Numerous commentators have by now remarked on John Roberts’s wry sense of humor, as revealed in memoranda released from his service in the Reagan administration. My favorite jibe of his so far is one I haven’t seen mentioned elsewhere. In 1994 in a now-defunct law journal called the Public Interest Law Review (edited by The Weekly Standard’s Terry Eastland), Roberts published an article reviewing the 1992-93 term of the Supreme Court. (My thanks to Gerry Bradley for tracking down the article in his library, as mine didn’t have the journal.)

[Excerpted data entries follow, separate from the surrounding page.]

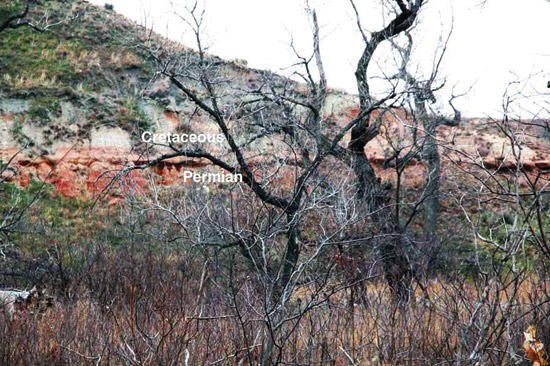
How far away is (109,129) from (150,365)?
20.9 meters

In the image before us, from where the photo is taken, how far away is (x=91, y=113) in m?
24.9

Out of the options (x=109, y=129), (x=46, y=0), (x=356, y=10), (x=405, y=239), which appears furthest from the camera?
(x=46, y=0)

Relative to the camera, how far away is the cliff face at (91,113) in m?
22.2

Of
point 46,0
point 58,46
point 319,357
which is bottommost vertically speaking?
point 319,357

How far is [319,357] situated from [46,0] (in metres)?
31.5

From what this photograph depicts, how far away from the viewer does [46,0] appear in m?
Result: 32.0

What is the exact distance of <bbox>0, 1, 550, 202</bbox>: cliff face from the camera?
22.2m

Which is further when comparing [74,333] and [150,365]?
[74,333]

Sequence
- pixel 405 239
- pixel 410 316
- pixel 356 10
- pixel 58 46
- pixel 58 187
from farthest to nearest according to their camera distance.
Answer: pixel 58 46 → pixel 58 187 → pixel 356 10 → pixel 405 239 → pixel 410 316

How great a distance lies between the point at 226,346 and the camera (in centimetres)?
535

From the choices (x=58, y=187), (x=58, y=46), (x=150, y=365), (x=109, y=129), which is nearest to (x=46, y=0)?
(x=58, y=46)

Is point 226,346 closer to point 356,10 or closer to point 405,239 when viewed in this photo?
point 405,239

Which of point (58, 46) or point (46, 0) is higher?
point (46, 0)

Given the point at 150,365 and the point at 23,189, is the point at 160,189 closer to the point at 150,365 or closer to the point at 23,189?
the point at 23,189
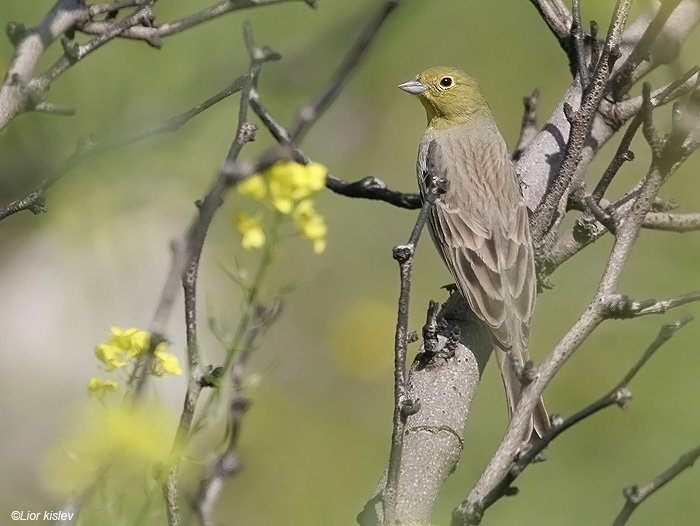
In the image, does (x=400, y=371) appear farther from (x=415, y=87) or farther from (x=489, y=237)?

In the course of the article Roberts, who had recently left the Solicitor General’s office and returned to private practice following the election of President Clinton, wrote critically of the decline that had occurred over the preceding several years in the number of cases heard and decided by the Court. Then came this deadpan put-down of the justices who had engineered this change: “Speculation as to the reasons for the significant drop in decided cases abounds. Most observers are properly unwilling to credit one obvious explanation, that this is what you get when you give people complete job and salary security and tell them to decide for themselves how much work to do.”
That phrase “properly unwilling” achieves the intended effect with a sidelong glance–just enough obliqueness to give Roberts an “out” if someone accused him of having been harshly critical of the Court. Those who are “properly unwilling to credit” this explanation would include, obviously, the elite lawyers of the Supreme Court bar who appear before the justices frequently–such as Roberts himself at the time. But it is hard not to believe that Roberts himself liked the “obvious explanation.”
But the jibe raises an interesting question. Most students of the Court recognize the drop in the number of fully argued cases on the Court’s docket–from about 150 a year to about 85–as one of the chief aims of Chief Justice Rehnquist, who appears to have believed that the Court’s workload was too heavy when he was elevated from associate to chief nineteen years ago. Will Roberts, who once clerked for Rehnquist before he became chief, struggle to reverse this trend and re-expand the number of cases on the Court’s docket? At one point in his article, he remarks on the disapproval Justice Byron White often expressed of the trend of the shrinking docket–and on how that voice would now be stilled with White’s 1993 retirement. Perhaps Roberts will see himself picking up the fallen banner of Justice White, making the case within the Court for a fuller docket and especially for settling “conflicts among the courts of appeals,” a need particularly noted by White in his day.
This is all admittedly speculative–another reason to ask Roberts lots of questions!–but if I read these tea leaves correctly, we could see a battle in future of Roberts vs. Rehnquist, the protégé vs. the mentor. It might be interesting to watch.